Material shown START

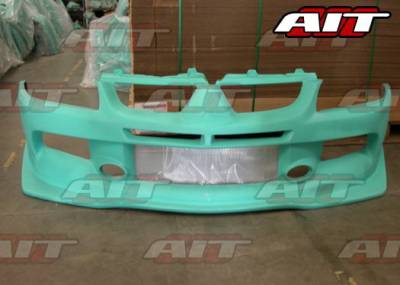 AIT Racing - Mitsubishi Lancer AIT Racing VRS Style Front Bumper - MEVO03HIVRSFB - Image 2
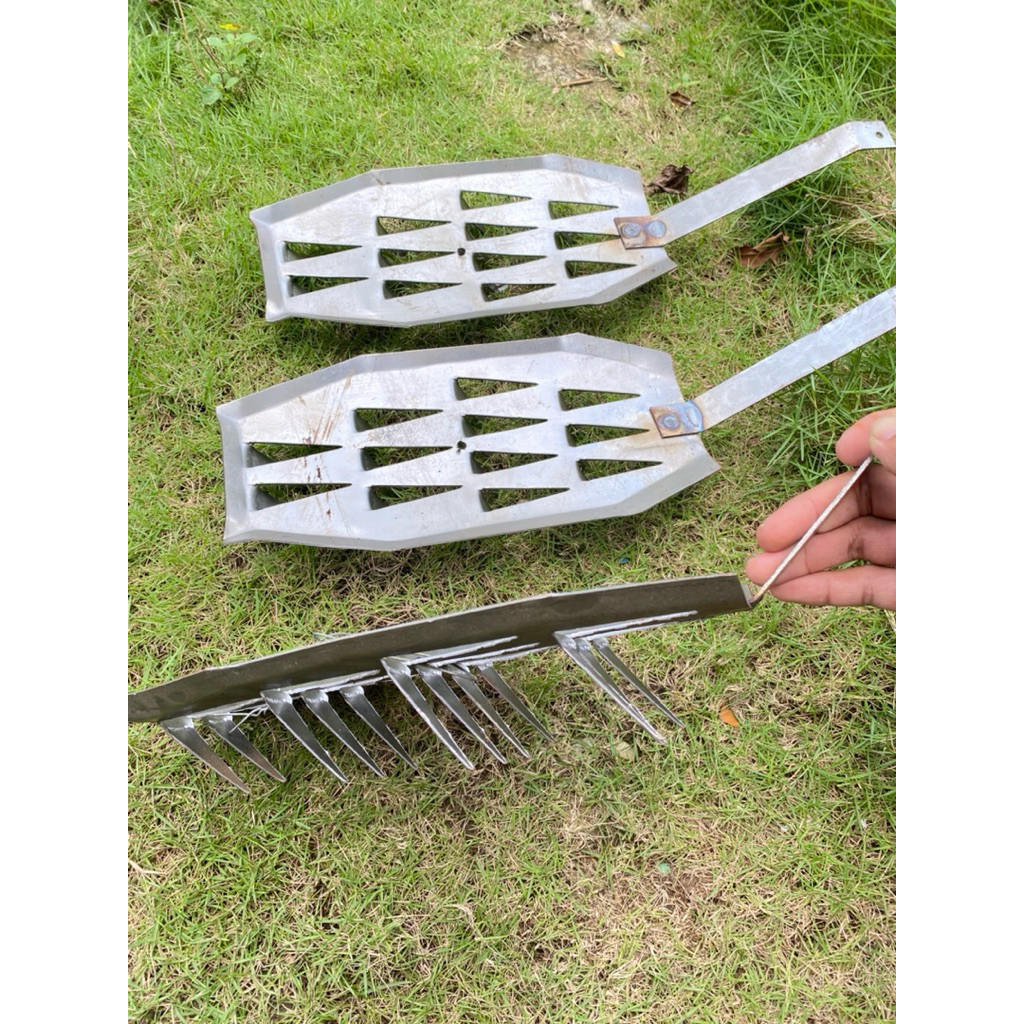 Osrok Padi sawah Alat Matun Garuk Padi alat penyiang rumput padi Berkualitas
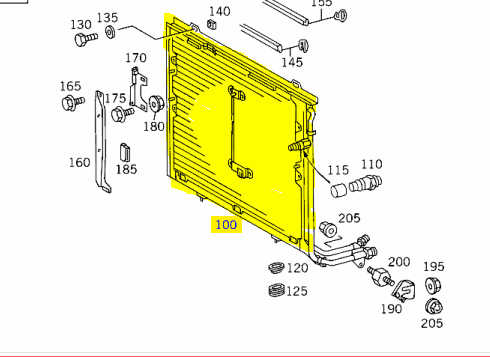 Condenser A2028300870 Brand Condenser A2028300870 Brand
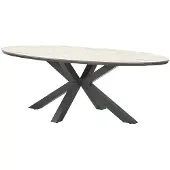 Garden Impressions Tuintafel Edison / Tulli - ovaal - 280 x 140 cm - carbon black -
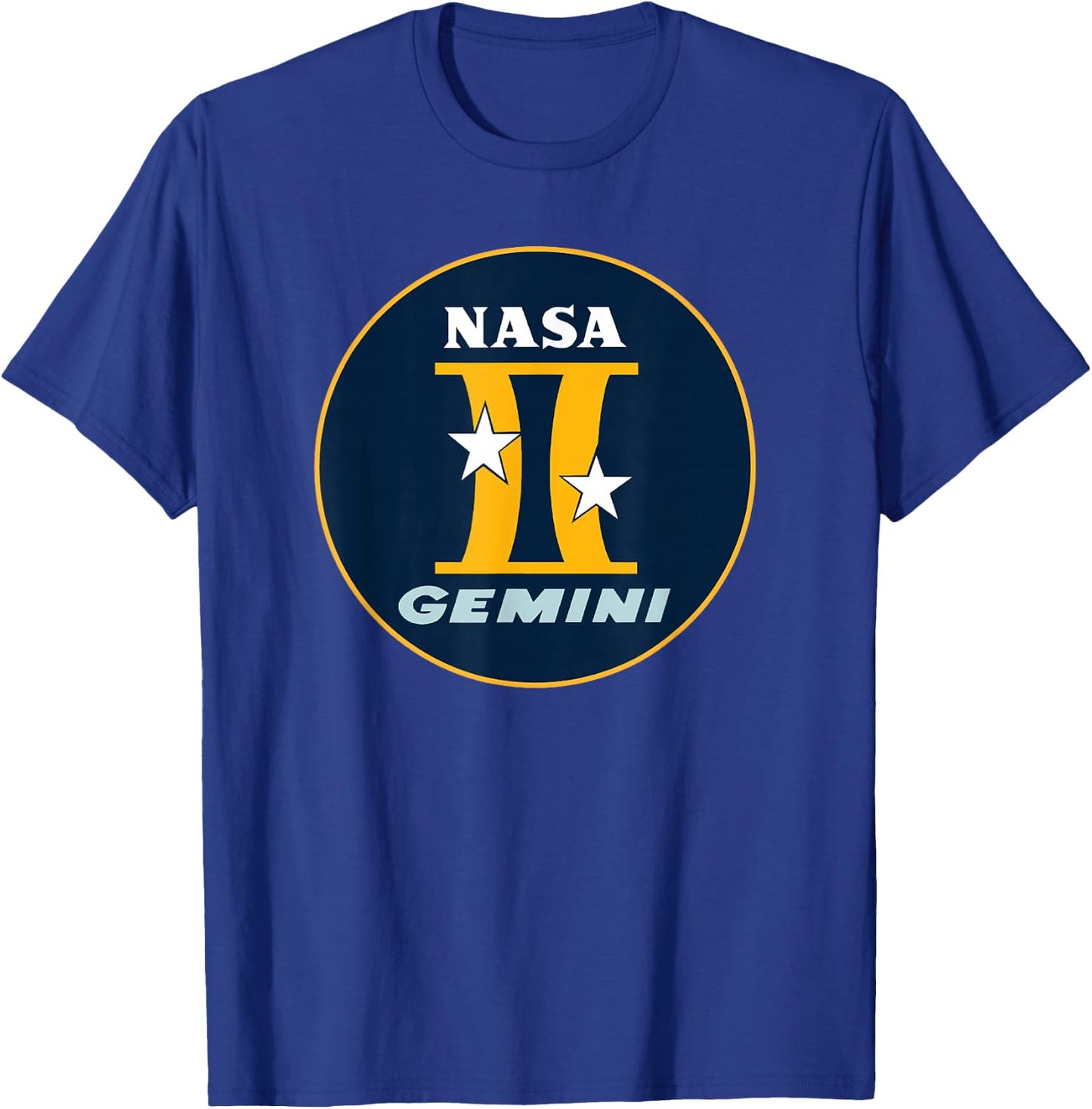Gemini Program NASA T Shirt T-Shirt - T-Shirt | Royal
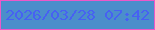 文字の大きさ：1、枠の色：ed58c9、背景の色：4b8ecb、文字の色：4761f2 無料ブログパーツのブログ時計
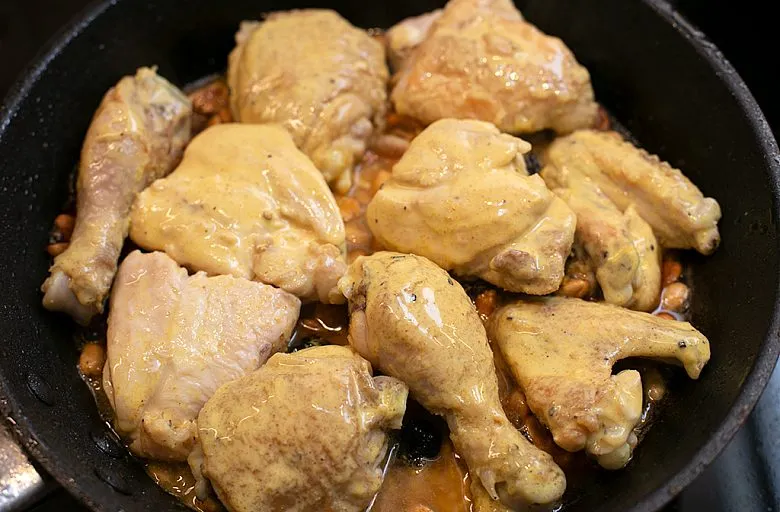 Цыпленок в йогуртовом соусе. Этап 10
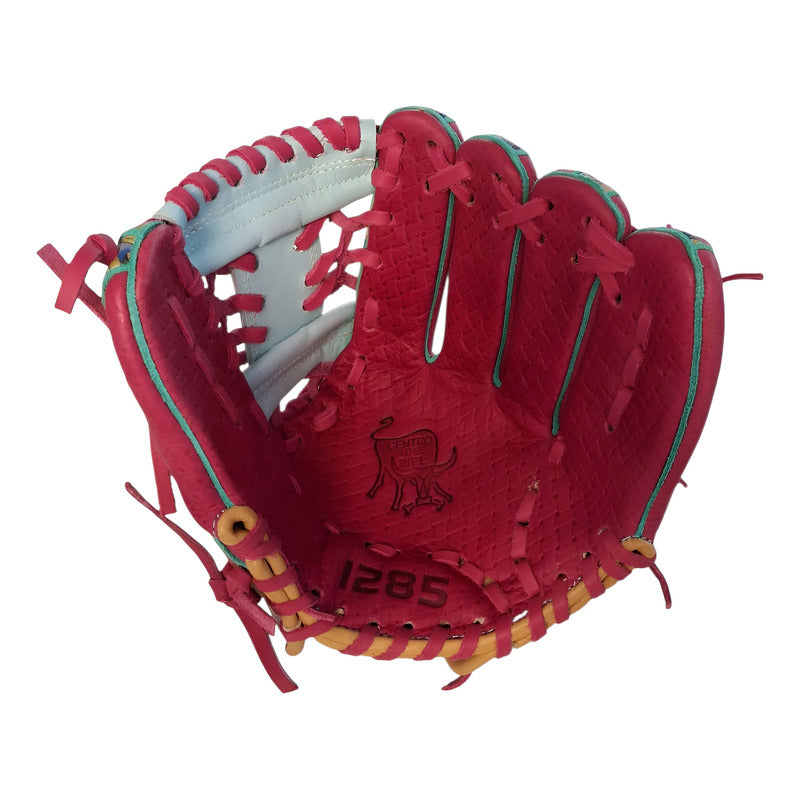 Guante Manopla Beisbol 11.5 Floral H Palomares Genuino Fpx Rosa Chicle Juvenil/adulto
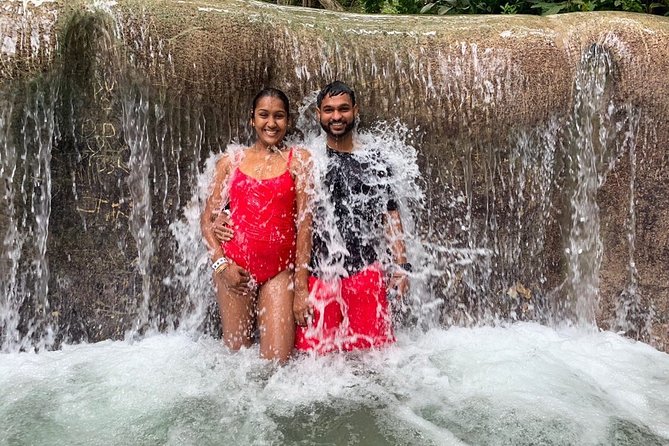 Dunns River Waterfalls + Blue Hole Waterfall Tour From Ocho Rios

Material shown END

▸ Job:
Copy all the records above word for word, leaving out the pictures.

▸ The completed task:
 AIT Racing - Mitsubishi Lancer AIT Racing VRS Style Front Bumper - MEVO03HIVRSFB - Image 2
 Osrok Padi sawah Alat Matun Garuk Padi alat penyiang rumput padi Berkualitas
 Condenser A2028300870 Brand Condenser A2028300870 Brand
 Garden Impressions Tuintafel Edison / Tulli - ovaal - 280 x 140 cm - carbon black -
Gemini Program NASA T Shirt T-Shirt - T-Shirt | Royal
 文字の大きさ：1、枠の色：ed58c9、背景の色：4b8ecb、文字の色：4761f2 無料ブログパーツのブログ時計
 Цыпленок в йогуртовом соусе. Этап 10
 Guante Manopla Beisbol 11.5 Floral H Palomares Genuino Fpx Rosa Chicle Juvenil/adulto
 Dunns River Waterfalls + Blue Hole Waterfall Tour From Ocho Rios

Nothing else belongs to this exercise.